El agotamiento producido por el terror era tal que, apenas regresó a la cama, cayó instantáneamente en un sopor alelado y sin sueños.

6

Se despertó recuperado y con un poco de vergüenza incluso por el terror que había sentido la noche anterior. Sin duda su situación era grave; casi había que desechar hasta la posibilidad de regresar vivo a la Tierra. Pero la muerte podía ser enfrentada y el temor racional a la muerte controlado. La verdadera dificultad era lo irracional, lo biológico, el horror a los monstruos, y lo encaró y llegó a aceptarlo lo mejor que pudo mientras yacía ante la luz del sol, después del desayuno. Tenía la impresión de que alguien que navega por los cielos, como él lo estaba haciendo, no debía sufrir un temor abyecto ante ningún ser ordinario. Llegó a pensar que su cuchillo podía penetrar en otra carne con la misma facilidad que en la suya. El estado de ánimo combativo era muy raro en Ransom. Como muchos hombres de su misma edad, subestimaba en vez de sobrevalorar su propia valentía: el abismo entre los sueños adolescentes y su experiencia real en la guerra había sido alarmante, y la visión consiguiente de sus propias cualidades antiheroicas quizás se había inclinado demasiado en la dirección opuesta. El temor a que su actual firmeza fuera una ilusión de corta vida le causaba cierta ansiedad, pero debía aprovecharla lo mejor que pudiera.

Mientras se sucedían las horas y el despertar seguía al sueño en aquel día eterno fue advirtiendo un cambio gradual. La temperatura bajaba lentamente. Volvieron a ponerse ropa. Más tarde, agregaron ropa interior de lana. Más tarde aún, encendieron una estufa eléctrica en el centro de la nave. Y también se hizo evidente, aunque el fenómeno era difícil de captar, que la luz era menos abrumadora que al principio del viaje. Se hizo evidente para la inteligencia comparativa, pero era difícil sentir lo que estaba ocurriendo como una disminución de luz e imposible pensarlo como un «oscurecimiento», porque si el fulgor cambiaba de intensidad, su propiedad sobrenatural seguía siendo exactamente igual a la primera vez que la había experimentado. No se mezclaba, como lo hace la luz cuando disminuye sobre la Tierra, con la humedad y los colores espectrales del aire. Ransom se dio cuenta de que podía dividirse en dos su intensidad y la mitad restante seguiría siendo como el todo: sencillamente menor, pero no distinta. Podía dividírsela otra vez en dos y el resultado seguiría siendo igual. Mientras existiera, sería ella misma; incluso más allá de esa distancia inimaginable donde se agotaba su poder. Trató de explicárselo a Devine.

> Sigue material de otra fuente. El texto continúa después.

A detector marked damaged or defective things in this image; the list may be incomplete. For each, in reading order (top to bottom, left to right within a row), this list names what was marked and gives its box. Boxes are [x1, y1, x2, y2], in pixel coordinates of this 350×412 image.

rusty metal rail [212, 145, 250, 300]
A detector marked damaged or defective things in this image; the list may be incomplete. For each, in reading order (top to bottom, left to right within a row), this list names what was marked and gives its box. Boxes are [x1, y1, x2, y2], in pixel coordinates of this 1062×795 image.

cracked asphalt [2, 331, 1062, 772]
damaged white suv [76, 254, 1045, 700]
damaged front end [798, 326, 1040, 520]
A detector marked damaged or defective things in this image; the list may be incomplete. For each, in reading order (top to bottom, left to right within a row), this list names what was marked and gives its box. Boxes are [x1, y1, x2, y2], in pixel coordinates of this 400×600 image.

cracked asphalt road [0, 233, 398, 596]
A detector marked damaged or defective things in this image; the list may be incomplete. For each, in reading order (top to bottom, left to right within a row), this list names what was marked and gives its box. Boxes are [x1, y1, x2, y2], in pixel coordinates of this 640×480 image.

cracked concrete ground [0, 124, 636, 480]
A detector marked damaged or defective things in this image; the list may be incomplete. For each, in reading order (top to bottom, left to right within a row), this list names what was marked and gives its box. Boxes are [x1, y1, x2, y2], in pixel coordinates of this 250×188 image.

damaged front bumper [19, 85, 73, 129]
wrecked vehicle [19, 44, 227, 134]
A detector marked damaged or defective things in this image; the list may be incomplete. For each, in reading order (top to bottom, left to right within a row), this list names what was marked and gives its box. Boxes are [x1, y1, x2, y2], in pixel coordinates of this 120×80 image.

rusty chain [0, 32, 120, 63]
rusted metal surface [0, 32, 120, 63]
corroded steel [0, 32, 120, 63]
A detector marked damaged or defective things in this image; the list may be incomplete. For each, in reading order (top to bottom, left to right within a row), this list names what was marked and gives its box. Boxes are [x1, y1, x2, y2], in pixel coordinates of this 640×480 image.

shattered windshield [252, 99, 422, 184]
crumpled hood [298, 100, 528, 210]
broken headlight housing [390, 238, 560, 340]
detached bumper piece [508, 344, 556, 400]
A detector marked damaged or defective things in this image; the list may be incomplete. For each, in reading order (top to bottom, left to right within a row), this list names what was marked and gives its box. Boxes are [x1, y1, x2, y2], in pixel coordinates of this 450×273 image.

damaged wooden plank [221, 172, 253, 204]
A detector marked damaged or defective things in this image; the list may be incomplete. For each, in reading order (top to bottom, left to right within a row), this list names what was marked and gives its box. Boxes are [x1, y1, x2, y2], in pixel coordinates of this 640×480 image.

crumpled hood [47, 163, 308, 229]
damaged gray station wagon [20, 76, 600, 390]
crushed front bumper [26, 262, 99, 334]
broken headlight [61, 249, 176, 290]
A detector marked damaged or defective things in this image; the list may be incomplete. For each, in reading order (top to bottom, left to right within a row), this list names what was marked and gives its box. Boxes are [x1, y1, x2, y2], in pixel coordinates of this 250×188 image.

—¡Como el jabón Thingummy! —Sonrió burlonamente Devine—. Puro jabón hasta la última burbuja, ¿eh?

Poco después, el curso uniforme de la vida en la astronave comenzó a perturbarse. Weston explicó que pronto comenzaría a sentir la atracción gravitatoria de Malacandra.

—Eso significa —dijo— que «abajo» ya no será el centro de la nave. Será «abajo» hacia Malacandra… lo que desde nuestro punto de vista significará bajo la sala de control. En consecuencia, los suelos de la mayor parte de las cabinas se convertirán en pared o techo y una de las paredes en suelo. No va a ser agradable.

En lo que se refería a Ransom, el resultado de esa información fueron horas de pesado esfuerzo, durante las cuales trabajó hombro con hombro a veces con Devine, a veces con Weston, cuando sus turnos alternos de vigilancia los libraban de la sala de control. Bidones de agua, cilindros de oxígeno, armas, munición y víveres tuvieron que ser apilados sobre el suelo a lo largo de las paredes indicadas y acostados de modo que pudieran estar bien colocados cuando la nueva dirección «hacia abajo» entrara en vigor. Mucho antes de terminar el trabajo, comenzaron las sensaciones molestas. Al principio Ransom atribuyó el peso de sus miembros al esfuerzo, pero el descanso no aliviaba los síntomas, y le explicaron que, como respuesta al campo gravitatorio del planeta que los atraía, sus cuerpos se hacían realmente más pesados a cada minuto y duplicaban su peso cada veinticuatro horas. Se parecían a la experiencia de una mujer embarazada pero aumentada casi más allá de lo soportable.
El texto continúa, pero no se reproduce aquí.